"A reasonable person wouldn't use that liquid for any edible part of their meal," Santa Cruz County weights and measures investigator Marty Ryhanych said.
Up until now, shoppers have never had to pay for that goop in the tray, but beginning tomorrow, all that changes.
The United States Department of Agriculture passed a new rule saying that liquid is now considered part of the meat. That means companies can start charging consumers for it ? at the same price per pound as the meat and chicken that sit in it.
California weights and measures around the state are calling foul.
"We're concerned there won't be any oversight as to how much liquid is in these packages," Ryhanych said.
Ryhanych tested some packages for ABC7 to show examples of liquid consumers will be paying for.
"In the case of some packages we opened up there was a third of a pound of liquid in there," Ryhanych said. "So at $5 a pound, you could expect to pay about $1.50."
Multiply that by the billions of pounds Americans consume and it adds up quickly.

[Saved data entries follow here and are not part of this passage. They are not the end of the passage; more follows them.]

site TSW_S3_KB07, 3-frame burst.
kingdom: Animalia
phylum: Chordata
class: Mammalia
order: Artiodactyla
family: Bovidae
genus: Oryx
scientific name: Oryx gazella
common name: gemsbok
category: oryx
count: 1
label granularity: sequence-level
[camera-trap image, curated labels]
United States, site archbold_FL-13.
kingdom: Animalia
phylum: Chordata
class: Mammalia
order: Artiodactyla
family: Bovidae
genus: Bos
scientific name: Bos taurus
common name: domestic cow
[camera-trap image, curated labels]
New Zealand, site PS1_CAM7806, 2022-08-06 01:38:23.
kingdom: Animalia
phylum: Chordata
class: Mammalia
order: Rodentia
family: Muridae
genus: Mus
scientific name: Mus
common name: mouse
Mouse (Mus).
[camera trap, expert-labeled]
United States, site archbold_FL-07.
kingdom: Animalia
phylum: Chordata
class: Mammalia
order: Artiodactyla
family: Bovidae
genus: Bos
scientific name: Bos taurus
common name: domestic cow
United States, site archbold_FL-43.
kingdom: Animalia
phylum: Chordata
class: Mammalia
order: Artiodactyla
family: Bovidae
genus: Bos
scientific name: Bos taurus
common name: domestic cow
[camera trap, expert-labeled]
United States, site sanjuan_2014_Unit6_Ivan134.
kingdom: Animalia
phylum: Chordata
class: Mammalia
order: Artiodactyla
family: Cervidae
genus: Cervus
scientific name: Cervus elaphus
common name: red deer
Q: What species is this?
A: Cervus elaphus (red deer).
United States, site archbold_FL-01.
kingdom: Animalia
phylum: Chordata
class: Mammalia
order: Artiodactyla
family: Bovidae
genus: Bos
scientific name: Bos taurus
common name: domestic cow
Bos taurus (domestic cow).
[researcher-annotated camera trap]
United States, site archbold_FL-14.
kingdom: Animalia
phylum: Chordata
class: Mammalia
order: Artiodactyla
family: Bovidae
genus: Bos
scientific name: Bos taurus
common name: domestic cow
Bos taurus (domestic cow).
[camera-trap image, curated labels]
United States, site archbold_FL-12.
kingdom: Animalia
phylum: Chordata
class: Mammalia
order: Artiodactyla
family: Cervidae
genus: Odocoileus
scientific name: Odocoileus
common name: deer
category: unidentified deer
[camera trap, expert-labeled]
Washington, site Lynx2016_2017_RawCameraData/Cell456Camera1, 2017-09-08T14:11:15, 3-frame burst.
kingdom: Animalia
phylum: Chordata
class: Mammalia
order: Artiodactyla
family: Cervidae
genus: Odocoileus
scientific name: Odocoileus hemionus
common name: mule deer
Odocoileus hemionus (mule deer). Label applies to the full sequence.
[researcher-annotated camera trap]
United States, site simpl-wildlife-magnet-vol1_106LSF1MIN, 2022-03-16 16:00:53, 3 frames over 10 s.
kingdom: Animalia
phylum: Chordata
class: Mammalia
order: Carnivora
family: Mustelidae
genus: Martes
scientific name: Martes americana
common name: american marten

A survey by the state Department of Food and Agriculture found paying for the liquid will cost Californians an extra $246 million per year at a time when grocery prices are already skyrocketing.
"This is an enormous handout to agribusiness to the tune of $246 million a year," Consumer Action's Joe Ridout said. "This is an enormous amount of money and it's really disgraceful that the USDA is forcing California to essentially to start counting water as meat."
But the California Poultry Federation, which lobbies for the industry believes the rule is fair because fresh meat packers are competing with processed meat packers who already and marinades and brine to their packages and charge meat prices for them.
"Well it's very fair and we're very excited about this new standard because it levels the playing field and makes labeling more consistent for consumers, who we think will like this new dry tare method," president of the California Poultry Federation Bill Mattos said.
Poultry is affected the most because chickens get a water bath during processing.
Until now, California was the only state that had a rule against making consumers pay for the fluid, but last year state agricultural secretary AG Kawamura quietly urged the USDA to make it a federal rule for all states to count the liquid as meat, including California.
Kawamura declined to be interviewed by ABC7, but released a statement saying the department wants "uniform measurement practices nationwide."
That idea does not sit well with members of the weights and measures community.
"We in California believe that when a consumer purchases a package of meat, they're purchasing the meat in that package and not any free flowing fluids that are within that package," Santa Cruz Agricultural Commissioner Ken Corbishley said.
Corbishley is worried that now, nobody is guarding the hen house.
"The consumer has no way of knowing, until they cut into the package and see how much liquid is in there," he said. "That shouldn't be the consumer's responsibility."